Cold Feet is an American comedy-drama television series produced by Kerry Ehrin Productions and Granada Entertainment USA for NBC. Based on the British TV series of the same name, the series follows three Seattle couples, each at different stages of their romantic relationships. It premiered on September 24, 1999 to mixed reviews and was canceled on October 29, 1999, one month later because of falling ratings. Eight episodes were produced, of which four aired.

==Production==
The British production of Cold Feet first aired as a one-off television pilot in 1997. Despite low ratings and few critical reviews, it won the prestigious Rose d'Or at that year's Montreux Television Festival, and British broadcaster ITV commissioned a six-episode series of the show. Granada Entertainment USA, the American arm of the series producer Granada, tendered the series to U.S. networks and cable channels from late 1997, with the format eventually being sold to NBC, which commissioned thirteen 60-minute episodes in May 1999 for the Fall season. The series was broadcast at 10 p.m. on Friday nights, in the timeslot occupied by Homicide: Life on the Street in previous seasons. Most episodes were written by Kerry Ehrin, who strived to make the series similar to the original.

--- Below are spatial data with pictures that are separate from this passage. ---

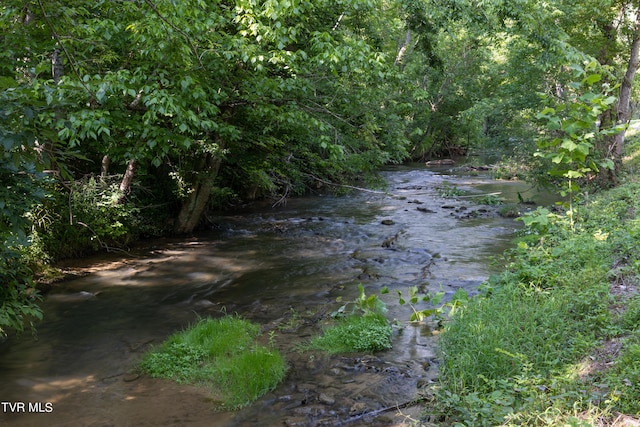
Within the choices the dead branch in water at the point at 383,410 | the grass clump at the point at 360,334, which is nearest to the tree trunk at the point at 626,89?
the grass clump at the point at 360,334

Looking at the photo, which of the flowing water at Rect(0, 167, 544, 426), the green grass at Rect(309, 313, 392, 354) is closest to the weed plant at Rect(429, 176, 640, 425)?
the flowing water at Rect(0, 167, 544, 426)

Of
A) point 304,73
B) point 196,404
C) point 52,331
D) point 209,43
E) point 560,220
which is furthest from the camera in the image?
point 304,73

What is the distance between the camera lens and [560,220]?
328 inches

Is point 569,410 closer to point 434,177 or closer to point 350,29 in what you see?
point 350,29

The series was shot at NBC's studios in Vancouver, British Columbia.

==Characters==
- Adam Williams (played by David Sutcliffe)
- Shelley Sullivan (played by Jean Louisa Kelly)
- Pete Lombardi (played by William Keane)
- Jenny Lombardi (played by Dina Spybey)
- David Chandler (played by Anthony Starke)
- Karen Chandler (played by Alicia Coppola)
- Ramona (played by Maria J. Cruz)

==Episodes==

| No. | Title | Directed by | Written by | Original release date | Prod. code |
|---|---|---|---|---|---|
| 1 | "Pilot" | Nicole Holofcener | Kerry Ehrin | September 24, 1999 | 63551 |
| 2 | "A Thong, a Potty and a Napoleon" | Nick Marck | Kerry Ehrin | October 1, 1999 | 63552 |
| 3 | "How Much is that Sex Act in the Window" | Rob Thompson | Kerry Ehrin | October 22, 1999 | 63553 |
| 4 | "The Strange Loves of Shelley Bumstead" | Joe Napolitano | Kerry Ehrin & Craig Munson | October 29, 1999 | 63554 |
| 5 | "An Affair to Dismember" | TBD | TBD | Unaired | 63555 |
| 6 | "I've Got a Crush on You, Frigidaire" | TBD | TBD | Unaired | 63556 |
| 7 | "Trying to Do the Right Thing" | TBD | TBD | Unaired | 63557 |
| 8 | "Girls' Night Out, Boys' Night In" | TBD | TBD | Unaired | 63558 |

==Reception==

===Critics===
Writing in Variety, Ray Richmond described the pilot as "more or less a primer on selfishness" and "breezy and entertaining", predicting the series would retain viewers in the following weeks. Entertainment Weekly called the scene in which Adam stands with a rose clenched in his buttocks the peak of the episode, but was not impressed by the series replacing Homicide. Humor website TeeVee.org echoed this sentiment, but the rose scene had the opposite effect on the reviewer, who described it as giving her "mental hypothermia". Fay Ripley, who played Jenny Gifford in the original British series, did not enjoy it, calling it "utterly shit" and criticizing the characterization of her character's American counterpart. Months after the cancellation, David Bondelvitch was nominated for a Golden Reel Award at the MPSE awards for his music from the pilot.

===Ratings===
The ratings for the first four episodes are:

| # | Episode | Airdate | Rating | Share | 18–49 | Viewers | Rank |
|---|---|---|---|---|---|---|---|
| 1 | "Pilot" | September 24, 1999 | – | – | – | 8.8 | 68 |
| 2 | "A Thong, a Potty and a Napoleon" | October 1, 1999 | – | – | – | – | – |
| 3 | "How Much is that Sex Act in the Window" | October 22, 1999 | 2.5 | 8 | – | 5.69 | – |
| 4 | "The Strange Loves of Shelley Bumstead" | October 29, 1999 | 3.4 | 6 | – | – | – |

The series averaged 4.9/9 for the four weeks it was on air, with "How Much is that Sex Act in the Window" bringing NBC its worst-ever homes rating for an original Friday night show. Following the broadcast of "The Strange Loves of Shelley Bumstead", NBC announced the series was cancelled. Granada cited the two-week hiatus between episodes two and three as the main reason for the loss of viewers.